100-1 (71), 77-22 (62), 26-63 (56), 114-12 (114), 0-86 (79), 110-0 (110), 0-133 (55, 78), 25-73, 11-89 (73), 108-16 (71), 0-119 (118), 8-71, 51-50, 67-40, 77-0 (77), 59-72 (58), 92-8 (82)

In a match that would prove to be full of both high quality and high drama, the bulk of the former was to come during the afternoon session, as Stephen Maguire hit breaks of 114, 110, 71 and 62 on his way to a 4-2 lead.

Having led throughout the early stages of the match, Stephen could have been forgiven for being disappointed then, to have not carried a lead into the evening session, but in truth Stuart had not played badly himself and responded well to largely shut his opponent out and take the next two frames to level at 4-4.

As the evening session got underway, observers wondered who would settle the most quickly and we soon had our answer, as Bingham took advantage of a ‘hit and hope’ shot from the Scot to move into the lead for the first time in the match at 5-4.

Despite a missed black off the spot, Maguire was able to take the tenth frame to break Bingham’s three-frame winning streak, but the man who Dominic Dale in commentary amusingly described as a ‘happy Buddha’, continued to look by far the more composed of the two players and added the next two frames before the interval to lead by two at 7-5.

While we had seen a terrific standard of play up to this point, the turning point in the match was to come during a highly dramatic 13th frame, which saw several chances come and go for both players. With Stuart looking to all but wrap up the match and move one away from the title at 8-5, his best chance came when having ended a long, tense battle over the blue by fluking it into the left-middle pocket, while attempting to lay a snooker, he found himself with a shot at the pink into the same pocket to take the frame.

With cue ball and object ball so close to each other however, the shot was not as straight-forward as it might have appeared and crucially he missed, leaving Maguire in to pot pink and black to get himself back into the match at 6-7.

Having looked anxious all evening up until this point, Stephen suddenly had fresh impetus in the match, while it was Stuart who suddenly began to look the more troubled of the two and the combination of a missed blue from him and a brave double from the Scot, ensured that the scoreline would soon be level at 7-7,

With the momentum behind him, Maguire hit a break of 77 to regain the lead in the match at 8-7 and leading 59-6 in the next following an early re-rack, looked as though he might kill off the match there and then.

Winning a match as dramatic as this was never going to be that easy however, and following another ‘hit and hope’ shot from Maguire when snookered, Stuart produced a gutsy clearance to take the match into a deciding frame.

The early moments of the 17th and final frame were as cagey as you would expect, though both players having overcome moments earlier in the match where they had buckled under the pressure of the situation, now looked as calm and composed as they had at any stage during the previous couple of hours.

Following an in-off from Stuart however, it would be Maguire who would strike the deciding blow, a break of 82, marked on match ball by Stephen punching the table three times in delight when the match was beyond doubt.
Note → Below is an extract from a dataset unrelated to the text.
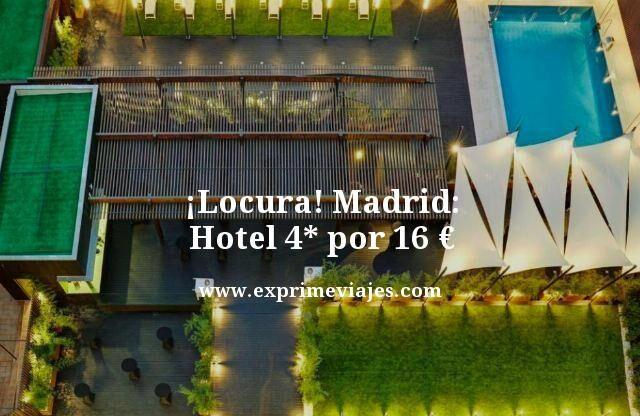 ¡ALUCINA! MADRID: HOTEL 4* POR 16EUROS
As he explained in his post-match interview, it will hurt in the morning, but he will not care too much about that.

Indeed for Maguire it is a tremendous victory and no doubt he will be extremely relieved as having lost his last three ranking event finals, all in close finishes, he could have been forgiven for thinking that the same might have happened tonight.

Although he was able to win a couple of PTC titles in 2012, Stephen’s focus has always been on the bigger tournaments and after a lean spell following his last full-ranking event victory at the 2008 tournament, there have been few more consistent than him during the past couple of seasons.

One of my favourite players in the game to watch and one who following his victory at the 2004 UK Championship looked to have the snooker world at his feet, a victory such as this has been long overdue and it will be interesting to see now whether the win spurs him on to greater things, with the Crucible looming large on the horizon.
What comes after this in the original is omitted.